• [Requirements]: In the rows below, swap every "grass-covered mountainside" for "grassy hillside" and keep everything else unchanged. Leave the pictures out of your answer.

Rows excerpted from a collection
▬▬▬▬▬▬▬▬▬▬
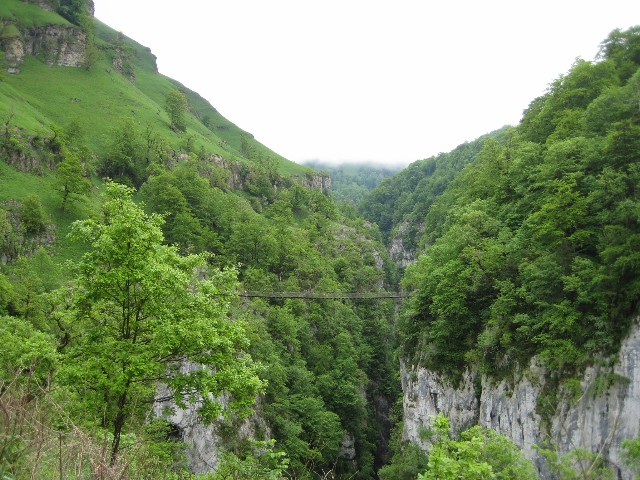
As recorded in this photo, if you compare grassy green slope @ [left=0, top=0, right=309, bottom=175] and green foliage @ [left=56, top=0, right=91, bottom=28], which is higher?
green foliage @ [left=56, top=0, right=91, bottom=28]

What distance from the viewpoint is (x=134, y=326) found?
9367 mm

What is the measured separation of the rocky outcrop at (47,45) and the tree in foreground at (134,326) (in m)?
76.7

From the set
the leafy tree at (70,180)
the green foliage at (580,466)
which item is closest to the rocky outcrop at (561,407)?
the green foliage at (580,466)

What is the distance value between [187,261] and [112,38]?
408 feet

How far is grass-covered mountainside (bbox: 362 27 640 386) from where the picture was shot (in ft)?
56.2

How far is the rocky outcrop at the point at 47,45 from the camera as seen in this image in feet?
220

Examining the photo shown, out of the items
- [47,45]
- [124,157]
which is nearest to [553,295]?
[124,157]

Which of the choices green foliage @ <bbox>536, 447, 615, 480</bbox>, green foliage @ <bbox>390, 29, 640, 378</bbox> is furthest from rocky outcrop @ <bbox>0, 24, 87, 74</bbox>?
green foliage @ <bbox>536, 447, 615, 480</bbox>

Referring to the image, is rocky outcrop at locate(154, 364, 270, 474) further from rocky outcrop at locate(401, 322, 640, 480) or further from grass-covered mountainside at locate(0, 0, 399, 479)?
rocky outcrop at locate(401, 322, 640, 480)

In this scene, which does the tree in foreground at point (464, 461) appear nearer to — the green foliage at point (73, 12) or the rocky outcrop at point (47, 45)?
the rocky outcrop at point (47, 45)

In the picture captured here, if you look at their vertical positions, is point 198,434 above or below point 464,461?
below

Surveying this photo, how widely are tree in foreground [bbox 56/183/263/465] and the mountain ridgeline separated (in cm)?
5

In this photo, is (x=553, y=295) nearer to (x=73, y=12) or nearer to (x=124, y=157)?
(x=124, y=157)

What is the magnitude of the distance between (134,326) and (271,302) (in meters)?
32.0
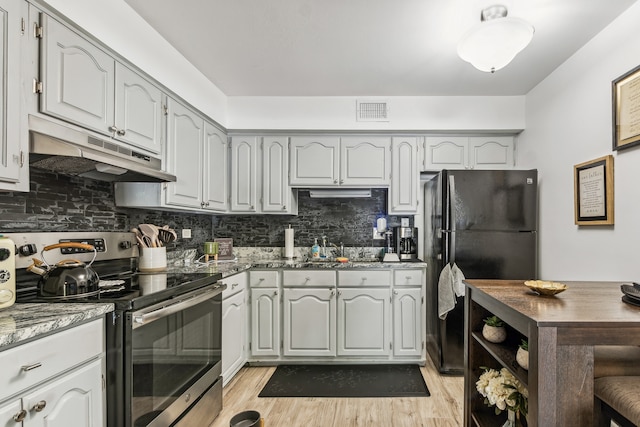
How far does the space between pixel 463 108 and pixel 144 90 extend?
271 cm

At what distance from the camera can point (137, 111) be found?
1.96 metres

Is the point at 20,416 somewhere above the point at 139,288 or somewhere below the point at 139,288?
below

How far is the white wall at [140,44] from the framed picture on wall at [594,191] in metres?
2.87

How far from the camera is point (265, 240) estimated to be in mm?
3570

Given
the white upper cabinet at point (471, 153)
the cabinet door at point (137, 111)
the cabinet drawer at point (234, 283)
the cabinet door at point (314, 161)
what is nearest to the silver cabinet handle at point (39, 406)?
the cabinet door at point (137, 111)

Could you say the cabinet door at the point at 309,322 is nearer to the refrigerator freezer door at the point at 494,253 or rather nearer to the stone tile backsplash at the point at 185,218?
the stone tile backsplash at the point at 185,218

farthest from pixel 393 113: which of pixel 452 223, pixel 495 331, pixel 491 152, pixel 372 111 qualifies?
pixel 495 331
▬▬▬▬▬▬▬▬▬▬
• [Exercise solution]:
As recorded in this photo, if you compare grassy green slope @ [left=0, top=0, right=309, bottom=175] and green foliage @ [left=56, top=0, right=91, bottom=28], which is higher?
green foliage @ [left=56, top=0, right=91, bottom=28]

What distance from the viewpoint is (x=134, y=326) found?
9367 mm

What is the measured separation of the rocky outcrop at (47,45) and the tree in foreground at (134,326) (in m)?
76.7

From the set
the leafy tree at (70,180)
the green foliage at (580,466)
which item is closest to the rocky outcrop at (561,407)?
the green foliage at (580,466)

What is the distance value between [187,261] and [112,38]?
408 feet

How far is grassy hillside (bbox: 362 27 640 386) from where the picture was shot (in ft)?
56.2

How far is the rocky outcrop at the point at 47,45 from the camera as seen in this image in feet?
220

Examining the photo shown, out of the items
- [47,45]
- [124,157]
which is nearest to [553,295]?
[124,157]

Which of the choices green foliage @ <bbox>536, 447, 615, 480</bbox>, green foliage @ <bbox>390, 29, 640, 378</bbox> is furthest from rocky outcrop @ <bbox>0, 24, 87, 74</bbox>?
green foliage @ <bbox>536, 447, 615, 480</bbox>

Referring to the image, is rocky outcrop at locate(154, 364, 270, 474) further from rocky outcrop at locate(401, 322, 640, 480) or further from grassy hillside at locate(0, 0, 399, 479)?
rocky outcrop at locate(401, 322, 640, 480)

In this scene, which does the tree in foreground at point (464, 461) appear nearer to — the green foliage at point (73, 12) or the rocky outcrop at point (47, 45)?
the rocky outcrop at point (47, 45)

In the picture captured here, if you look at their vertical positions, is point 198,434 above or below point 464,461?
below

Surveying this photo, how widely are tree in foreground [bbox 56/183/263/465] and the mountain ridgeline separated (in cm)?
5

In this photo, is (x=553, y=295) nearer to (x=73, y=12) or nearer to (x=124, y=157)?
(x=124, y=157)

What is the magnitude of the distance between (134,326) and (271,302) (in meters)?
32.0
How far does the space between pixel 463 108 and pixel 144 90 extend?
271 cm

At what distance from the camera can point (137, 111) be found?
1.96 metres

Is the point at 20,416 somewhere above the point at 139,288 or somewhere below the point at 139,288?
below

How far is the white wall at [140,44] from the framed picture on wall at [594,191] in metres?
2.87

How far from the camera is point (265, 240) estimated to be in mm?
3570

Given
the white upper cabinet at point (471, 153)
the cabinet door at point (137, 111)
the cabinet drawer at point (234, 283)
the cabinet door at point (314, 161)
what is nearest to the silver cabinet handle at point (39, 406)?
the cabinet door at point (137, 111)

Could you say the cabinet door at the point at 309,322 is nearer to the refrigerator freezer door at the point at 494,253 or rather nearer to the stone tile backsplash at the point at 185,218?
the stone tile backsplash at the point at 185,218

farthest from pixel 393 113: which of pixel 452 223, pixel 495 331, pixel 491 152, pixel 372 111 qualifies?
pixel 495 331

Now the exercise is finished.